Record list –
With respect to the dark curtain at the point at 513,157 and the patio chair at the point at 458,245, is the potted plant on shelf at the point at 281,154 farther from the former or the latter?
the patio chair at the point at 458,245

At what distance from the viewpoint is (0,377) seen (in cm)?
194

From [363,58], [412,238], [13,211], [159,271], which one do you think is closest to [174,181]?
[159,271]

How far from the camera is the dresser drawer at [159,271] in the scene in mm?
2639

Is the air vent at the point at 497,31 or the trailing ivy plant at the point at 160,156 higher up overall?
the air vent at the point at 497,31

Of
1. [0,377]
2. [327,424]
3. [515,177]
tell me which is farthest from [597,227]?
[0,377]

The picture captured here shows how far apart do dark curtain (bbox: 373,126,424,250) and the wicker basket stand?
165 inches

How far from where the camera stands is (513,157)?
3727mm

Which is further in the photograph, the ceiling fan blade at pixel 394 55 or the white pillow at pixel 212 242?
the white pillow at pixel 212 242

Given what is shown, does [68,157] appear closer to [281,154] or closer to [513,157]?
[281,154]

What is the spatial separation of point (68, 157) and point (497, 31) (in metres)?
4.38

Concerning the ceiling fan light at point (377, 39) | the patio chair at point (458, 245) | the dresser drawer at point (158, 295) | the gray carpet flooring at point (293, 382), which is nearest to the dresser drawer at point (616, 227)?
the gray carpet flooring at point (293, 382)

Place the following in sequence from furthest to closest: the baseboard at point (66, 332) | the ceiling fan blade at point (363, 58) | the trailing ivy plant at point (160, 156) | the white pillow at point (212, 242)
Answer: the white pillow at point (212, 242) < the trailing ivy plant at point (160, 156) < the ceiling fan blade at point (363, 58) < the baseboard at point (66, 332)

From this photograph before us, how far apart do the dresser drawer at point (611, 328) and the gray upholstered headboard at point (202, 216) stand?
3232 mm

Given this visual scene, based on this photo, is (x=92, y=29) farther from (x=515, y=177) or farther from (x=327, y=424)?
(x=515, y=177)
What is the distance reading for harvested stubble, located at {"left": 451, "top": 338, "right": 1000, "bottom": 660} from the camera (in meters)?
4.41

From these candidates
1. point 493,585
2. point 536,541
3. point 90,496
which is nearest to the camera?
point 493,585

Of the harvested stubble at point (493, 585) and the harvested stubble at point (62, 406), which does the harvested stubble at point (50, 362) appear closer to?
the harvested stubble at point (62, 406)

Problem to solve – Return the material exactly as it stands.

Reply to the exercise –
With respect to the dark curtain at the point at 513,157 and the patio chair at the point at 458,245, is the potted plant on shelf at the point at 281,154 farther from the former or the latter?
the patio chair at the point at 458,245

At what distance from the viewpoint is (0,377) seen (in cm)?
194

From [363,58], [412,238], [13,211], [159,271], which one do you think is closest to [174,181]?
[159,271]

How far from the camera is the dresser drawer at [159,271] in the scene in mm?
2639

Is the air vent at the point at 497,31 or the trailing ivy plant at the point at 160,156 higher up overall?
the air vent at the point at 497,31

Of
1. [0,377]
2. [327,424]
3. [515,177]
tell me which is farthest from [597,227]?
[0,377]

The picture captured here shows how far apart do dark curtain (bbox: 373,126,424,250) and the wicker basket stand?
165 inches

How far from where the camera stands is (513,157)?
3727mm

Which is further in the photograph, the ceiling fan blade at pixel 394 55 or the white pillow at pixel 212 242?
the white pillow at pixel 212 242

Given what is shown, does [68,157] appear closer to [281,154] or closer to [513,157]?
[281,154]

What is the spatial separation of point (68, 157) and point (497, 31) (in metres)?
4.38

Concerning the ceiling fan light at point (377, 39) | the patio chair at point (458, 245) | the dresser drawer at point (158, 295) | the gray carpet flooring at point (293, 382), which is nearest to the dresser drawer at point (616, 227)?
the gray carpet flooring at point (293, 382)

Place the following in sequence from furthest to closest: the baseboard at point (66, 332) | the ceiling fan blade at point (363, 58) | the trailing ivy plant at point (160, 156) | the white pillow at point (212, 242)
Answer: the white pillow at point (212, 242) < the trailing ivy plant at point (160, 156) < the ceiling fan blade at point (363, 58) < the baseboard at point (66, 332)

From this photograph before us, how far apart do the dresser drawer at point (611, 328) and the gray upholstered headboard at point (202, 216) stand?
3232 mm

Given this visual scene, based on this photo, is (x=92, y=29) farther from (x=515, y=177) or farther from (x=327, y=424)?
(x=515, y=177)
What is the distance reading for harvested stubble, located at {"left": 451, "top": 338, "right": 1000, "bottom": 660} from the camera (in meters)?
4.41

From these candidates
1. point 493,585
2. point 536,541
3. point 90,496
which is nearest to the camera?
point 493,585

Of the harvested stubble at point (493, 585) and the harvested stubble at point (62, 406), which does the harvested stubble at point (50, 362) appear closer to?
the harvested stubble at point (62, 406)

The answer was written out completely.